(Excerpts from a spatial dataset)
========================
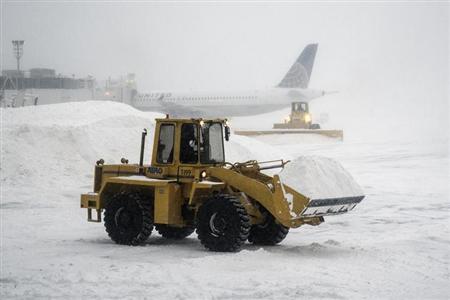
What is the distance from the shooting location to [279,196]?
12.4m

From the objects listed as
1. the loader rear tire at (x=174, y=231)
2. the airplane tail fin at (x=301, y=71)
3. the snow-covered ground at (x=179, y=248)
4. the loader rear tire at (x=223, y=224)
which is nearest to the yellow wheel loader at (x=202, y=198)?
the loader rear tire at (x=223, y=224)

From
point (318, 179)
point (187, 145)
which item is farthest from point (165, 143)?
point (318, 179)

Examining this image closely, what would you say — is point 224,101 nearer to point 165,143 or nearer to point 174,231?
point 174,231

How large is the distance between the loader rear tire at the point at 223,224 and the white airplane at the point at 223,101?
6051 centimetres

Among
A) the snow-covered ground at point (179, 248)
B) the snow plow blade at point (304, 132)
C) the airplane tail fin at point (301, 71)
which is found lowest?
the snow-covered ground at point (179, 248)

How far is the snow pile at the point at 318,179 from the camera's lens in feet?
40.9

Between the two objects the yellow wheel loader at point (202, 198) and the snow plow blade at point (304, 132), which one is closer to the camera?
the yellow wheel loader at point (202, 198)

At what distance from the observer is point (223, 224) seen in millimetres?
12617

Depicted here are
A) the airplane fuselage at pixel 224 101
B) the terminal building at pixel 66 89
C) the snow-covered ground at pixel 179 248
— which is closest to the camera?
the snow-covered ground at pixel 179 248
========================
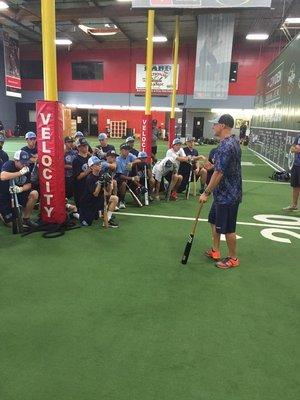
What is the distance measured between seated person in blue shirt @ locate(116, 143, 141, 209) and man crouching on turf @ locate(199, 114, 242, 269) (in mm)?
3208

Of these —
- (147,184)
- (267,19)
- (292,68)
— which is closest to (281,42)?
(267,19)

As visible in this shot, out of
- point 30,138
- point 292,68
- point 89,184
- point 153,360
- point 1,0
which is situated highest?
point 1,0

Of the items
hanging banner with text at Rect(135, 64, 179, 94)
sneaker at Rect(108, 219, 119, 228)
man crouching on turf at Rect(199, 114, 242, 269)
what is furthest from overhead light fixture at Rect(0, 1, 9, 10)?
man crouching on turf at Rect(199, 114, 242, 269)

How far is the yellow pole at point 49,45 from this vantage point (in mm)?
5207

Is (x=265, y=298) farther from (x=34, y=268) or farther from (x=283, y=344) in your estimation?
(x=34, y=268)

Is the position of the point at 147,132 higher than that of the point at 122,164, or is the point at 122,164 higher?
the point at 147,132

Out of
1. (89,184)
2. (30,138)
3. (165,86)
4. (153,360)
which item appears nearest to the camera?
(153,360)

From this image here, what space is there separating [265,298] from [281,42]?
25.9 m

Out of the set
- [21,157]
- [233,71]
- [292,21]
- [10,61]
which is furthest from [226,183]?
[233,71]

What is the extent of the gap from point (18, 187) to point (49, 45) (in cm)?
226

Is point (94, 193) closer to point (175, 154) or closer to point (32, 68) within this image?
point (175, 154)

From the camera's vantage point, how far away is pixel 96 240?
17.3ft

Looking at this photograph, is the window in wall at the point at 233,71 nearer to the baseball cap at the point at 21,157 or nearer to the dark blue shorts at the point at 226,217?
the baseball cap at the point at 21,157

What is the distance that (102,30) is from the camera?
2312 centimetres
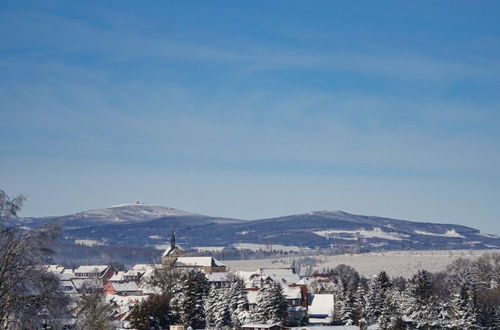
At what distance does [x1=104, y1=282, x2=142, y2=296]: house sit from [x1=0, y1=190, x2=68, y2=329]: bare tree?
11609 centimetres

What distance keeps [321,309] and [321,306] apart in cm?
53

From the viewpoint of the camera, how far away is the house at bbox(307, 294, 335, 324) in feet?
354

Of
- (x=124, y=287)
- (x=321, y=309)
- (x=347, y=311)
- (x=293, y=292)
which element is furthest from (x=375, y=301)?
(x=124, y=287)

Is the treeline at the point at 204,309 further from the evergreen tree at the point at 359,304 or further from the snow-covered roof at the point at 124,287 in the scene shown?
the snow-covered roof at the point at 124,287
========================
Task goal: Count how many lines of the records contain the string "distance", and reply with only that number.

Answer below: 7